_What to work on_
(1) In the book introduction below about managing the boreal forest, what does the abbreviation NWO stand for?
(2) Extend the book introduction about the northwestern Ontario boreal forest, picking up after its final sentence.

_Extract to read_
■ ■ ■ ■
That’s enough about economics and conflict. The focus of this book is on how forests can be best managed so that they will remain healthy and substantial enough so that all of the various interest groups can enjoy them. I want my readers to understand how the northwestern Ontario (NWO) boreal forest behaves when it is left to either, or both, natural and human influence.
The Read from Here
In Chapter 2 I introduce myself and my early perceptions of the forest, foresters, and the forest industry. We then follow the trail that changed me from one who perceived foresters and the forest industry as abusers of the land to deciding to become a forester and work for the industry.
■ ■ ■ ■
_Supplied material_

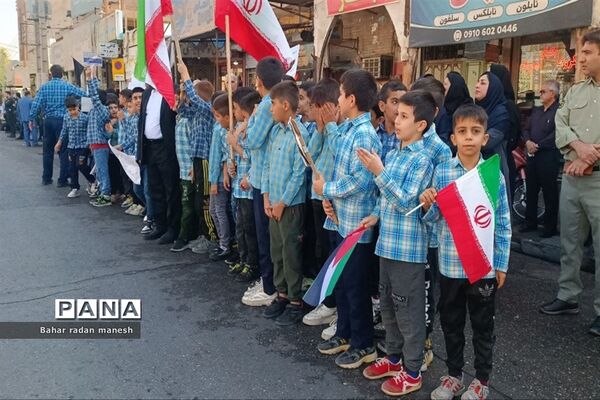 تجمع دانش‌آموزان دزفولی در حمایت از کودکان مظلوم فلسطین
■ ■ ■ ■
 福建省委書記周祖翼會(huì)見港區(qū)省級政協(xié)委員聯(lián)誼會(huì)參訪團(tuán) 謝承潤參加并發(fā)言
■ ■ ■ ■
_Answers provided_
(1) Northwestern Ontario.

(2)
Chapter 3 opens with a short summary of my experiences as a professional forester and how those experiences impacted my earlier perceptions. My career took me from Newfoundland to Ontario, and from both locations I visited other forests across our nation. I became aware that the boreal forest is not a uniform, static entity, but a living, dynamic organism in tune with local climate and soil. Ontario’s forest policy documents and their foundation are discussed from my perspective, which is based on my past involvement. I stress that more public and stakeholder knowledge about the forest, as well as a willingness to share, are needed as essential ingredients for future forest health.
Chapter 4, the longest, describes the overall structure of the NWO boreal forest and its renewal agents, followed by descriptions of the predominant tree species found in the boreal forest and how each interacts with its environment. Fire and its overbearing impact on the natural NWO forest takes up Chapter 5.
Chapter 6 gets into the crux of the book, and that is the role of timber harvesting in the NWO boreal forest, and an unabashed argument in favour of even-agedmanagement and clear-cutting. That is followed by arguments against uneven-agedmanagement and selection harvesting, noting their unsuitability for that same forest.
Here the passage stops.